Son article 1er complète ainsi l’article L. 122-1 du Code de l’environnement afin de prévoir que l’autorité administrative chargée d’approuver ou d’autoriser un projet d’ouvrage d’aménagement, public ou privé, susceptible d’avoir des incidences sur l’environnement (qui peut-être une collectivité territoriale), recueille au préalable l’avis de l’autorité de l’Etat compétente en matière d’environnement, c’est-à-dire, selon l’importance du projet, soit le préfet du département, soit le ministre en charge de l’écologie.
Par ailleurs, tant les projets de loi sur l’eau et les milieux aquatiques, les parcs nationaux et les parcs naturels marins devaient appliquer les principes de la Charte. De même que la stratégie nationale de développement durable, la future contractualisation entre l’Etat ou les régions ou le nouveau Code des marchés publics.
Le Décret n° 2006-578 du 22 mai 2006, modifiant certaines dispositions relatives à l’information et à la participation du public.
Paru au Journal Officiel du 23 mai 2006, il prévoit que ne seront pas soumis à la procédure d’étude d’impact les travaux d’entretien et de grosses réparations, quels que soient les ouvrages ou aménagements auxquels ils se rapportent.

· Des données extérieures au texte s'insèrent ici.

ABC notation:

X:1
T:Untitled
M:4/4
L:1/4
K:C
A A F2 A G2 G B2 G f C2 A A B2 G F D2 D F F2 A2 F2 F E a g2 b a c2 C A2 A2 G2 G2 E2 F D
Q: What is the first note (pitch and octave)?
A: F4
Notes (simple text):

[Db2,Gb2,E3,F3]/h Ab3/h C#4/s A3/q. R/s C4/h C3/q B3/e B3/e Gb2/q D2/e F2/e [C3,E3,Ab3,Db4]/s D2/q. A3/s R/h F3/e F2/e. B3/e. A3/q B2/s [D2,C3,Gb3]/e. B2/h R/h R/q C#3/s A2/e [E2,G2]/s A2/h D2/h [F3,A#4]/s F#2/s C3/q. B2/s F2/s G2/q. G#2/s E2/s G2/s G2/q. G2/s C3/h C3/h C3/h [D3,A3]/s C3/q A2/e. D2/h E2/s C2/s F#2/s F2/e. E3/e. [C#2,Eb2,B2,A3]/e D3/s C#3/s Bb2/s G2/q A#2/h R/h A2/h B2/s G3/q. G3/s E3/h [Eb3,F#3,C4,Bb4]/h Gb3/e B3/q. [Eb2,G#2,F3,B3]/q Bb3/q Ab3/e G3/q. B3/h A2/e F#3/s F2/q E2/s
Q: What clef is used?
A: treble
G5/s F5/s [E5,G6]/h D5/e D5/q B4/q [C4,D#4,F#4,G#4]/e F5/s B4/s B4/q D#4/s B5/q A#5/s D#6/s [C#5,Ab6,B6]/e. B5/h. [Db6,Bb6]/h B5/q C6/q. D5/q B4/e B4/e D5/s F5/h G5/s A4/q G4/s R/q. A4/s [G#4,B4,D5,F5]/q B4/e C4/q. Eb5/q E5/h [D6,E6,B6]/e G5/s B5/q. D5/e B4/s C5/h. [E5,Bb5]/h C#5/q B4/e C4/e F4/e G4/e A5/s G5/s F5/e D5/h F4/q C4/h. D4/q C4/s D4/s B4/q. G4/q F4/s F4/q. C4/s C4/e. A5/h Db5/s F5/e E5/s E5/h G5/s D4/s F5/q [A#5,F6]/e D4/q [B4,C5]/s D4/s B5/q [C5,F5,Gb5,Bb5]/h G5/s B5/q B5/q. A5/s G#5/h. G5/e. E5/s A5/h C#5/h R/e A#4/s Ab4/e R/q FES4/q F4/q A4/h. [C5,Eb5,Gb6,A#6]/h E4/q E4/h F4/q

Par ailleurs, un droit d’accès spécifique aux informations sur l’environnement est créé : l’autorité publique saisie d’une demande d’information concernant ce domaine est tenue de statuer de manière expresse dans un délai d’un mois - deux, en cas de dossier complexe - à compter de la réception de la demande. La personne responsable de l’accès aux documents administratifs, désignée en application de l’article 24 de la loi n° 78-753 du 17 juillet 1978, est responsable de l’accès à l’information relative à l’environnement.